2009 is being touted as the best vintage in Beaujolais in decades. Perhaps the best ever? Though it seems we hear that about some region every year these days. In my estimation, it's definitely an arguable level of quality, as it was in the Rhone in 2007. In much the same way, the wines are riper and more generous than usual, making them perhaps a little less typical. In my tastings so far, I would agree that these wines are darker, denser and more "real" wines than many that I have experienced. Fuller-bodied, due to commonly experienced higher alcohol levels, and richer mouth-feel are not uncommon.
So, back to the bottle I'm reminiscing about in particular: the Thibault Liger-Belair 'Les Roucheaux' Moulin-a-Vent 2009. Dark and rich on the nose with blackberry, black raspberry and black plum, fresh tobacco, almost a feeling of smokiness, and elegantly perfumed florality in spades.

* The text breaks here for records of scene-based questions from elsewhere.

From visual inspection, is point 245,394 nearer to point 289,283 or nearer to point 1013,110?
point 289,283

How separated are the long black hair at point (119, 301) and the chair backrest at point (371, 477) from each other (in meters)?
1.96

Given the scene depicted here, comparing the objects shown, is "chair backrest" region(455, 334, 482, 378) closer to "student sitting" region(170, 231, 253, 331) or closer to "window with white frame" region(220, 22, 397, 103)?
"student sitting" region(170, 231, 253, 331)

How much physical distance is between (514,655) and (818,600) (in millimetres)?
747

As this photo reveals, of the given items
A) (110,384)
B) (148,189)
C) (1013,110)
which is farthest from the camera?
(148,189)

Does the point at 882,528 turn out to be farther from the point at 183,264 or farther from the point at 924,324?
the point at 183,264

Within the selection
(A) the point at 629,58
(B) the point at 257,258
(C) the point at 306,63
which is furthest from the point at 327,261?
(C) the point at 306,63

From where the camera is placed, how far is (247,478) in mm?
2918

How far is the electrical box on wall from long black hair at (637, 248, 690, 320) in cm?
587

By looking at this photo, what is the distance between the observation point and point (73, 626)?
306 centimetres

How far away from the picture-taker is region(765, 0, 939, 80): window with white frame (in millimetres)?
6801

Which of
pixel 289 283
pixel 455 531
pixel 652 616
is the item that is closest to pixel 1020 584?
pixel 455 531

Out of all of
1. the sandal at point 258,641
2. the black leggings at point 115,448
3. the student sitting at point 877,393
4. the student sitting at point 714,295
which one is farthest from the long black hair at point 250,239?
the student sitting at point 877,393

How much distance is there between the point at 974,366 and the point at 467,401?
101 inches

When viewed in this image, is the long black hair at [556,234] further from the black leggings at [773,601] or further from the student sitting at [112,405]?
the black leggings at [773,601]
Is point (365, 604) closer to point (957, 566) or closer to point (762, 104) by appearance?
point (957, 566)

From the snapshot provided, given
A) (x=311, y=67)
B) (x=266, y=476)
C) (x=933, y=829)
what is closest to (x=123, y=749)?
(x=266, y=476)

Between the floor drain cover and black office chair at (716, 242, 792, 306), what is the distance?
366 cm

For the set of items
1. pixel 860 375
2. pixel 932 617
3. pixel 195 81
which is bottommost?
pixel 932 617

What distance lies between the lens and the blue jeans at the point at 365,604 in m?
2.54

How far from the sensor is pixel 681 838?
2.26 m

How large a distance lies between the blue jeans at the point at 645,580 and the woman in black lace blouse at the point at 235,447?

Much more austere than expected on the palate, showing structure and crisp acidity. This is wildly perplexing because it's austere, but also fresh and generously fruity at the same time! Only 375 cases made with a retail price of about $25/bottle. Kara, who blind-tasted this as usual, placed it as a really good Dolcetto (mostly because she liked it so much, therefore it must be Italian). Not a bad call.
This is the first vintage from Thibault Liger-Belair who recently acquired this property with vines of, on average, sixty years of age. Pretty impressive start: property in the Moulin-a-Vent, arguably the best appelation in Beaujolais, and from the 2009 vintage. These wines are probably a little on the higher side of the price spectrum for Beaujolais, making the value a little less pronounced, but the delivery is well worth the few extra bucks. Unfortunately, there is a miniscule amount of his three bottlings. If you spot them, they're well worth your time and dollars.